TASK GOAL:
Rewrite the listing below with "vantage point" changed to "viewpoint" and nothing else altered. Leave the pictures out.

SUPPLIED ENTRIES:
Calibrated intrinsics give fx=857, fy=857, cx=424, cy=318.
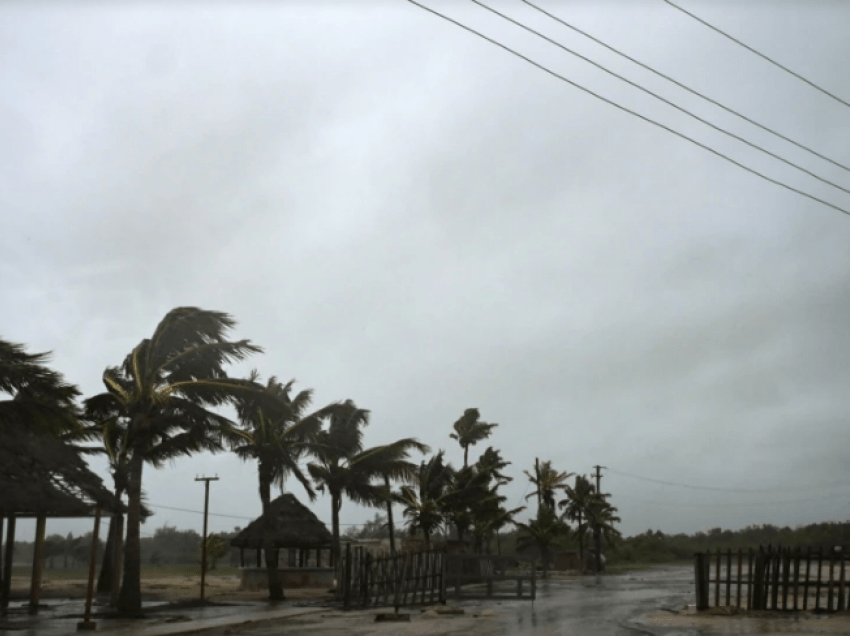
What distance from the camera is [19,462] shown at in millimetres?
19984

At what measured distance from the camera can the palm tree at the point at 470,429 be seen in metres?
57.3

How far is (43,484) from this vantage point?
65.5 feet

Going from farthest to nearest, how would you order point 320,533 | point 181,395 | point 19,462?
point 320,533 < point 181,395 < point 19,462

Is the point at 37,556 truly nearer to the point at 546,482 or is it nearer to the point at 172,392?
the point at 172,392

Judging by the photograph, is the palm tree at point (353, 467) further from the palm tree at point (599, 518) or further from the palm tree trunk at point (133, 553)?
the palm tree at point (599, 518)

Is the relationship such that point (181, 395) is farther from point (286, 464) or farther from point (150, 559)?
point (150, 559)

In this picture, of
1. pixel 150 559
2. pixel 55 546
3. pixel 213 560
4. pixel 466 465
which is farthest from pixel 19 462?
pixel 150 559

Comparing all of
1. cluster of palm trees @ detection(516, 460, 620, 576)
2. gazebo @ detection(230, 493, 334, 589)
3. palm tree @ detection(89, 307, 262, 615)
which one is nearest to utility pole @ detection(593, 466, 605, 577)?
cluster of palm trees @ detection(516, 460, 620, 576)

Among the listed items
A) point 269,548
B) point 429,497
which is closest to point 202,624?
point 269,548

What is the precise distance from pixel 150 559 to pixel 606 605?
7018 cm

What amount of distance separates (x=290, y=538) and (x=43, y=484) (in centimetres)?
1563

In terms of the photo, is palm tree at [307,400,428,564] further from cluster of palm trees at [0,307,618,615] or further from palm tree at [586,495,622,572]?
palm tree at [586,495,622,572]

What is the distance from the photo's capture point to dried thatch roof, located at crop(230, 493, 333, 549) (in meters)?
33.9

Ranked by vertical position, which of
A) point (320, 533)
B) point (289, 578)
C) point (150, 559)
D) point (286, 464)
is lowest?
point (150, 559)
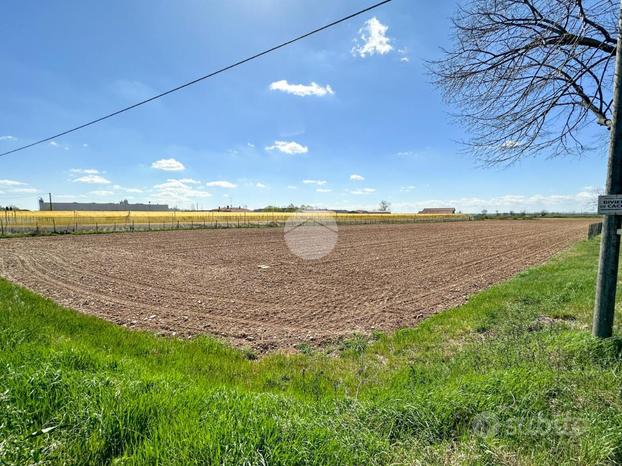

OUTPUT:
Calibrated intrinsics give fx=857, fy=857, cx=424, cy=318.
What distance from the camera is [19,462] shown at in millimetres?
19984

At what measured distance from the camera can the palm tree at the point at 470,429 be seen in metres?
57.3

How far is (43,484) from this viewpoint?
65.5 feet

Going from farthest to nearest, how would you order point 320,533 | point 181,395 | point 19,462?
point 320,533 < point 181,395 < point 19,462

Is the point at 37,556 truly nearer to the point at 546,482 or is it nearer to the point at 172,392?
the point at 172,392

Judging by the photograph, is the palm tree at point (353, 467) further from the palm tree at point (599, 518) or further from the palm tree trunk at point (133, 553)?
the palm tree at point (599, 518)

Is the relationship such that point (181, 395) is farther from point (286, 464) or farther from point (150, 559)?
point (150, 559)

In this picture, of
1. pixel 150 559
2. pixel 55 546
3. pixel 213 560
4. pixel 466 465
which is farthest from pixel 19 462?
pixel 150 559

Comparing all of
1. cluster of palm trees @ detection(516, 460, 620, 576)
2. gazebo @ detection(230, 493, 334, 589)
3. palm tree @ detection(89, 307, 262, 615)
which one is nearest to utility pole @ detection(593, 466, 605, 577)?
cluster of palm trees @ detection(516, 460, 620, 576)

Among the listed items
A) point 269,548
B) point 429,497
which is closest to point 202,624?
point 269,548

What is the precise distance from pixel 150 559 to pixel 606 605?
7018 cm

What amount of distance separates (x=290, y=538) and (x=43, y=484) (in centimetres)?
1563

In terms of the photo, is palm tree at [307,400,428,564] further from cluster of palm trees at [0,307,618,615] or further from palm tree at [586,495,622,572]?
palm tree at [586,495,622,572]

What is the distance from the photo's capture point to dried thatch roof, located at crop(230, 493, 333, 549) (in meters)?
33.9

Ranked by vertical position, which of
A) point (320, 533)
B) point (289, 578)
C) point (150, 559)
D) point (286, 464)
is lowest?
point (150, 559)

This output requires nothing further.